● TEXTO APRESENTADO
····················

Segundo o estudo “Gen Z and Millennial Survey 2023”, divulgado em agosto pela consultora Deloitte, quase metade (44%) dos jovens entre os 19 e os 28 anos acumulam dois empregos para conseguirem honrar compromissos financeiros. Para os que conciliam o trabalho com os estudos, a tarefa é ainda mais difícil, admite Bárbara Barroso.
“O que vou observando é que os estudantes que trabalham fazem-no mesmo por necessidade e não por opção. E em Portugal não há muitos 'part-time': é uma grande diferença em relação aos outros estados-membros porque, para as empresas, não compensa. Se eu tiver mil euros de salário e dividi-lo por duas pessoas, o custo para a empresa aumenta: a rotatividade, o trabalho estar distribuído por duas pessoas... é mais complexo em termos logísticos e de custos. Não é à toa que muitos jovens portugueses trabalham em cadeias de hambúrgueres ou em call-centers, porque permitem os turnos, mas são trabalhos muito intensivos e depois torna-se difícil”.

····················

● DADOS FORNECIDOS

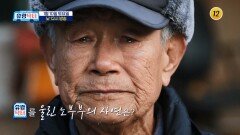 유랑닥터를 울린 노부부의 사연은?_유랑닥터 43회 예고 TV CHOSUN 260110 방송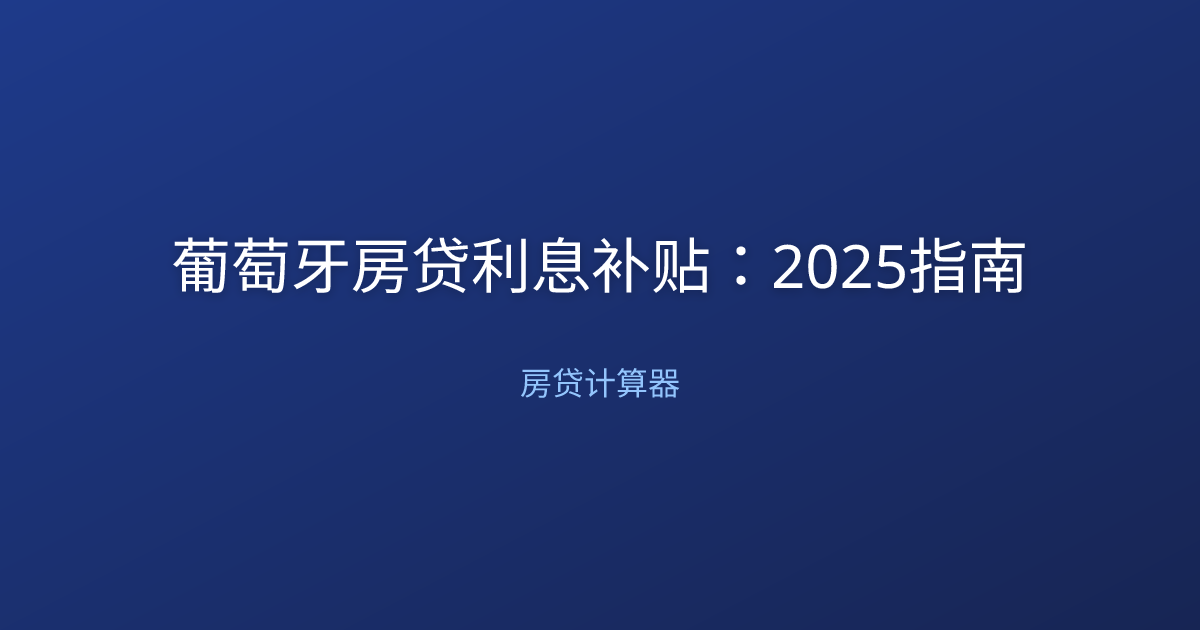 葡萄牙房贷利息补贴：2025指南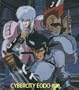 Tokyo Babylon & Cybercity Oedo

····················

● TAREFA PROPOSTA 1
No texto sobre os jovens que trabalham, que percentagem dos jovens entre os 19 e os 28 anos acumula dois empregos, segundo o estudo da Deloitte?
● TAREFA PROPOSTA 2
Prossiga o texto sobre os jovens que conciliam trabalho e estudos a partir do ponto em que ele termina.

● RESPOSTA DO EXERCÍCIO 1
44%, quase metade.

● RESPOSTA DO EXERCÍCIO 2
Choque geracional: mais velhos não entendem opções financeiras dos filhos
Em Portugal, mais de 70% dos jovens continuou a viver em casa dos pais em 2022, sendo o terceiro caso mais grave entre os países da Organização para a Cooperação e Desenvolvimento Económico (OCDE). Talvez por este motivo, sublinha Bárbara Barroso, esta geração opte por poupar mais "para ter experiências como viajar e ir a concertos", do que para ter uma casa, "opções que nem todos os pais, tios e avós entendem".
"É claro que os jovens gostariam de ter as duas coisas, mas perante o cenário de terem de esperar um ano, dois, dez ou vinte para ter uma casa, eles preferem viver a vida. Ou seja, já que o dinheiro é pouco, e eu não sei com que idade vou conseguir ter uma casa, ou sequer se quero viver cá, pelo menos vou ter as experiências. Para os mais velhos que fizeram muitos sacrifícios, como viver no campo, ter dois ou três trabalhos, não viajar ou não ver o mar, é difícil entender que um jovem não queira abdicar de ir ver o seu artista preferido e que aquilo seja o seu escape, a sua praia em agosto. Há um choque geracional", reconhece.
No entanto, para se poupar "temos de fazer sacrifícios", alerta Bárbara Barroso, que recorre às palavras do economista João César das Neves para deixar um aviso aos jovens: "Não há almoços grátis". "Se sabemos que a manta é curta, se não dá para ir a cinco concertos, vamos só a um. Ou então vamos fazer voluntariado ou trabalhar no concerto, porque conseguimos ver e ouvir. Eu fiz isso enquanto jovem". A este desafio, junta-se outro, mas para os pais: têm de aprender a dizer não.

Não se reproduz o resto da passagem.